Provided records:
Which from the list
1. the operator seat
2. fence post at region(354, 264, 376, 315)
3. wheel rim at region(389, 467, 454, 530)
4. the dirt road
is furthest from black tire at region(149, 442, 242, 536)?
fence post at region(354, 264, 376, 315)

Directive:
Pull every line from the listing above and reproduce each one word for word, in its original order.

Written response:
Which from the list
1. the operator seat
2. fence post at region(354, 264, 376, 315)
3. wheel rim at region(389, 467, 454, 530)
4. the dirt road
is furthest from black tire at region(149, 442, 242, 536)?
fence post at region(354, 264, 376, 315)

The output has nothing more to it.